* **Provided information**:
....

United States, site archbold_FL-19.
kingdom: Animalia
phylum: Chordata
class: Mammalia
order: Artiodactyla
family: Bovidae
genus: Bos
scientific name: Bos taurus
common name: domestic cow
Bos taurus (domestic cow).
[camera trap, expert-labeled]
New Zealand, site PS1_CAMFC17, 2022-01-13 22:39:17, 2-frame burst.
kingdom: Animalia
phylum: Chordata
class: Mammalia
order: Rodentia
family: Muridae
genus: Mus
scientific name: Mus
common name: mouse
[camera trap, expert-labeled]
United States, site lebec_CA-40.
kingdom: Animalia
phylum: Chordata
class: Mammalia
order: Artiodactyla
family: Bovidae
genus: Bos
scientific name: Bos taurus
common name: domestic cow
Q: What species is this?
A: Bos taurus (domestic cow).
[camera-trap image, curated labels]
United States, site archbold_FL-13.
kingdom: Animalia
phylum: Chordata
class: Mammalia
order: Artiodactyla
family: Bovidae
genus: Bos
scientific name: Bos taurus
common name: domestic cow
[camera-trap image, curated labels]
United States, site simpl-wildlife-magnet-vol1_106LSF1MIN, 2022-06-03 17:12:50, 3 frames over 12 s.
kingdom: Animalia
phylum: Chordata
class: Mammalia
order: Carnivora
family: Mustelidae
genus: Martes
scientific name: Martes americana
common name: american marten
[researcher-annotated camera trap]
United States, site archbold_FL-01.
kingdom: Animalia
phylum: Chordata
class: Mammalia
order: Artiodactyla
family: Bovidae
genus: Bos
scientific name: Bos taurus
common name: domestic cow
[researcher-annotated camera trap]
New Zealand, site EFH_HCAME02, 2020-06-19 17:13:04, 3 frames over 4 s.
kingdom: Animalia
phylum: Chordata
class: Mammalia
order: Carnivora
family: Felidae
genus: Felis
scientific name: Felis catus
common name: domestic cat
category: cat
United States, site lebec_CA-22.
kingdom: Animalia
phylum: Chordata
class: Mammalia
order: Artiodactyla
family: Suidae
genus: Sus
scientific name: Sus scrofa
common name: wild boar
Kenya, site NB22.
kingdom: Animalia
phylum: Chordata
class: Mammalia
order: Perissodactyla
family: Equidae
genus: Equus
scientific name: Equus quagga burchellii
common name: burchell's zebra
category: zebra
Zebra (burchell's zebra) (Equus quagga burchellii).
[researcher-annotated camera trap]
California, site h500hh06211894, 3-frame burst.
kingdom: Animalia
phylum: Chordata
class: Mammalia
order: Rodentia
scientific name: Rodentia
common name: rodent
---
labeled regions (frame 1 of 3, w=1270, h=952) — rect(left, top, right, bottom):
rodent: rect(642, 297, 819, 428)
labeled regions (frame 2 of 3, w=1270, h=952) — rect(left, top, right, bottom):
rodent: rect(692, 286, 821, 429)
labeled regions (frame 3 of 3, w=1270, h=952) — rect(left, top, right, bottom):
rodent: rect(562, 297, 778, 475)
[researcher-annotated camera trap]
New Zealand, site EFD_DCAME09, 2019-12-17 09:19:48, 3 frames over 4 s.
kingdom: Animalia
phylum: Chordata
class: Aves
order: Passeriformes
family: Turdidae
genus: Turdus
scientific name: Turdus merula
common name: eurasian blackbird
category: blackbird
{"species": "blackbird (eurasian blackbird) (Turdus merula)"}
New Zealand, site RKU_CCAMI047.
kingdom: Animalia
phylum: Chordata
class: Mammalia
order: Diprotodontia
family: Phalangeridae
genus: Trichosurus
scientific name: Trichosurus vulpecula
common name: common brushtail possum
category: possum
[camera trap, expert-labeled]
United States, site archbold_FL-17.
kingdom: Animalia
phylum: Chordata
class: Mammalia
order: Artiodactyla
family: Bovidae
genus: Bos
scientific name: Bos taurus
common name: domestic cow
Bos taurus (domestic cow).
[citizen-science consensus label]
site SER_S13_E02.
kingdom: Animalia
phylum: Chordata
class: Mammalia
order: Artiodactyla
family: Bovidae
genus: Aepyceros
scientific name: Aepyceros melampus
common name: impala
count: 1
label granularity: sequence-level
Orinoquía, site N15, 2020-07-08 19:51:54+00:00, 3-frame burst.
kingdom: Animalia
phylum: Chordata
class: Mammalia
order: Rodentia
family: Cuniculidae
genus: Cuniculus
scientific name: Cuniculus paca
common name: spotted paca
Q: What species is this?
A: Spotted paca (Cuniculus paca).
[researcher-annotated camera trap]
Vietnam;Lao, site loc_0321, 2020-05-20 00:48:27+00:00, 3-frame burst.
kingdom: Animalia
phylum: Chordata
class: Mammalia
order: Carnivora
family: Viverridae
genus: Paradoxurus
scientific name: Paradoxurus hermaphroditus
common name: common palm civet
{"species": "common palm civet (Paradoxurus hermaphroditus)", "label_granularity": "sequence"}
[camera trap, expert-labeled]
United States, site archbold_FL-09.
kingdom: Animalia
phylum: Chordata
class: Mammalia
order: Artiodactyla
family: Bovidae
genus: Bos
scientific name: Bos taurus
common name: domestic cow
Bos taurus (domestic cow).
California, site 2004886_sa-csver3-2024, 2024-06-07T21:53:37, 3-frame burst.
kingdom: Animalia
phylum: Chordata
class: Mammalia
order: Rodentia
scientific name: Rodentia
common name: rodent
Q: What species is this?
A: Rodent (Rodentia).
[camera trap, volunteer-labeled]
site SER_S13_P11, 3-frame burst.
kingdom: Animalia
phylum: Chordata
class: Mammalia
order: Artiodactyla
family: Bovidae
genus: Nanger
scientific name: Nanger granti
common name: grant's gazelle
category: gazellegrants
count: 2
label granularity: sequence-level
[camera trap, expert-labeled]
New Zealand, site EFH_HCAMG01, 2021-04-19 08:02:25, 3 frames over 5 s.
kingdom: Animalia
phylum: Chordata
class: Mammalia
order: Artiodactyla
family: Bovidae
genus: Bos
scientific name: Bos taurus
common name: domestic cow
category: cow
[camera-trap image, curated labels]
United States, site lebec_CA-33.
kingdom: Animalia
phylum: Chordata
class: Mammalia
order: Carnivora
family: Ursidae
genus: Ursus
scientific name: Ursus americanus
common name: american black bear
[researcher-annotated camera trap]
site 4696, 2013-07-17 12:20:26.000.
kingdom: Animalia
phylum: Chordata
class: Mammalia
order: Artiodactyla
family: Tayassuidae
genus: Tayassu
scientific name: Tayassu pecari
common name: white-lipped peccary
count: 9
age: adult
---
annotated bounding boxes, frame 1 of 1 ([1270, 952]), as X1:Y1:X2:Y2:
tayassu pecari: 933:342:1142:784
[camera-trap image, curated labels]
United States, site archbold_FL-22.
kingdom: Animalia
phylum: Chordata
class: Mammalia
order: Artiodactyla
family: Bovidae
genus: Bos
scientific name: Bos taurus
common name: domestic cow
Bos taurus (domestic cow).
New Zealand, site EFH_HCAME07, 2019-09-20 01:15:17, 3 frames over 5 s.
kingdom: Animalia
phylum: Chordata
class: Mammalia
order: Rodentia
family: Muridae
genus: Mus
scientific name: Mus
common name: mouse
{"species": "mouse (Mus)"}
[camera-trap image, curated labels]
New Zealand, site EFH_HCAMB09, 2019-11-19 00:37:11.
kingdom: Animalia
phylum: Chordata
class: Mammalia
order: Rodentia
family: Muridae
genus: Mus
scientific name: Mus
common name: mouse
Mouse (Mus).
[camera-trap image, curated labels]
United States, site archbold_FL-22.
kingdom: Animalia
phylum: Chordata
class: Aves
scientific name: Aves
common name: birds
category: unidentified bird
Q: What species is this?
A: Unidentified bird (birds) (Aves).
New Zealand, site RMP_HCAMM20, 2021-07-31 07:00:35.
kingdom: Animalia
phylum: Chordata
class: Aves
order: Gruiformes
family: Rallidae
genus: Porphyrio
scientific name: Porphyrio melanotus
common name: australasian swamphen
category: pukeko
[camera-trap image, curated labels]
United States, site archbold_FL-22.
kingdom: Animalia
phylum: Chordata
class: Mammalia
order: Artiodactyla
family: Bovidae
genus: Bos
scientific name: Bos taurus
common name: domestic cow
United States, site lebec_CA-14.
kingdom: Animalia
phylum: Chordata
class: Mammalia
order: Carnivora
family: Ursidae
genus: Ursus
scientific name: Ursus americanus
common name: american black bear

....

* **Exercise details**:
In the material above, tally the lines that include the word "Paradoxurus" and give only that figure.

* **Finished exercise**:
3